Com a criação do serviço, em 2017, a teoria se tornou realidade e fez com que o médico superasse o preconceito inicial. “Outros conhecimentos foram agregados, trazidos pela militância trans/LGBT, como a questão do gênero. Os meus preconceitos foram confrontados com a história de cada pessoa que ouvia; histórias de não adaptação ao corpo e às suas exigências, de incapacidade de ser feliz com o papel social esperado”, ressalta.

Construção social

Segundo o endocrinologista, para atuar no ambulatório trans, não é necessário aceitar a ideia que gênero é apenas uma construção social, “mas é necessário a compreensão que gênero também é construção social. Trabalhar no ambulatório trans significa trazer essa informação para a atualidade, reformulá-la pelas novas contribuições positivas e negativas, e usá-la como ferramenta para decisões clínicas que dizem respeito à saúde, às integridades física e psicológica, à felicidade de outras pessoas.
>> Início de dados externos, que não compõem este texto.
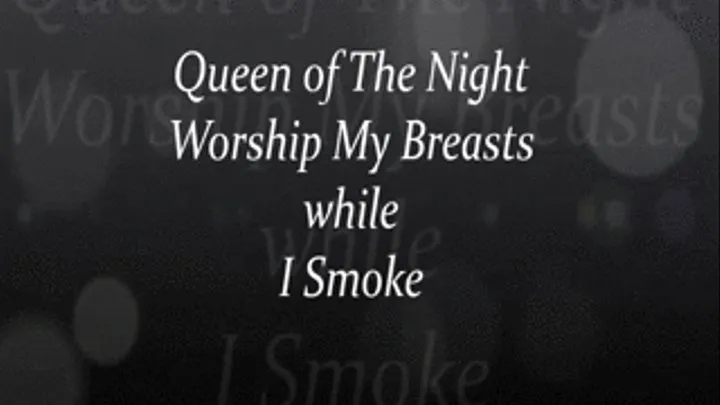 Worship My Breasts While I smoke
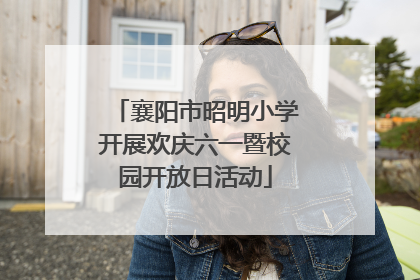 襄阳市昭明小学开展欢庆六一暨校园开放日活动
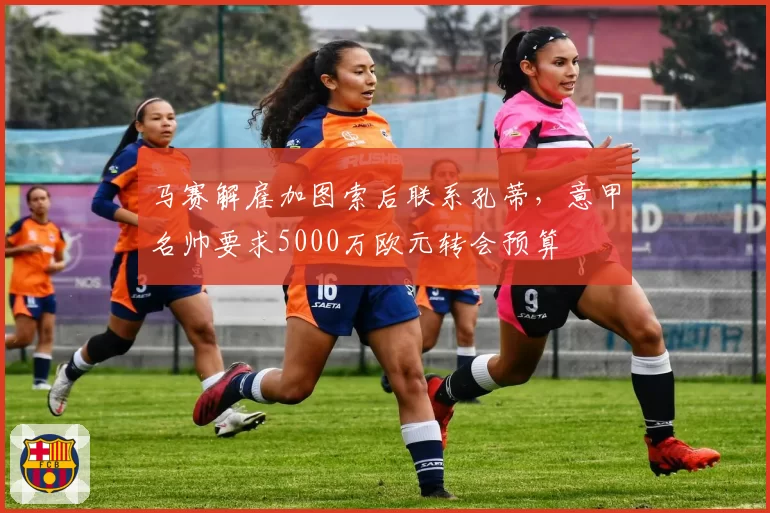 马赛解雇加图索后联系孔蒂，意甲名帅要求5000万欧元转会预算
O conceito de doença e a definição de qual é o papel da pessoa que exerce medicina também são reconfigurados”, assegura Eduardo.

Mútuo aprendizado

Referência técnica do ambulatório trans, a psicóloga e doutora em Psicologia, Andreia Resende, cuja tese, defendida em 2018, abordou questões de gênero, conta que a cada abraço, no início e no fim dos atendimentos, se sente uma pessoa melhor, “por poder proporcionar o que, de fato, é direito dos usuários do serviço. Acredito que a aprendizagem é mútua, a cada atendimento, aprendo muito com eles e elas”.

Projeto de saúde pública

Com seu envolvimento em pesquisa e sua prática no ambulatório trans, Andreia se capacitou a realizar treinamentos destinados a profissionais que atuam na atenção à população de LGBTs. “A minha aposta durante os treinamentos é que a assistência à saúde da população de trangêneros ainda apresenta necessidade de qualificação que, se respondida a contento, contribuirá para a construção de um projeto de saúde pública equânime, integral, inclusivo, humano e sensível às diferenças”.

De acordo com a pesquisadora, a temática da diversidade de gênero e da orientação sexual apresenta muitas capilaridades. Ela afirma que acompanha os esforços das pessoas que buscam o serviço, e que é notório o progresso que elas alcançam com o acompanhamento no ambulatório trans. “Cada relato é uma retomada de suas capacidades, de autonomia, de melhor qualidade de vida, mais felicidade e aceitação no campo social, isso, para mim, é muito gratificante. A cada dia de trabalho, saio mais resiliente”, confessa Andreia.

Serviço

Os atendimentos acontecem todas as quintas-feiras, das 07h30 às 13h, por consultas agendadas pelo fone: (31) 3328.5055. O Hospital Eduardo de Menezes fica na Rua Doutor Cristiano Rezende, 2213, bairro Bonsucesso, em Belo Horizonte (MG).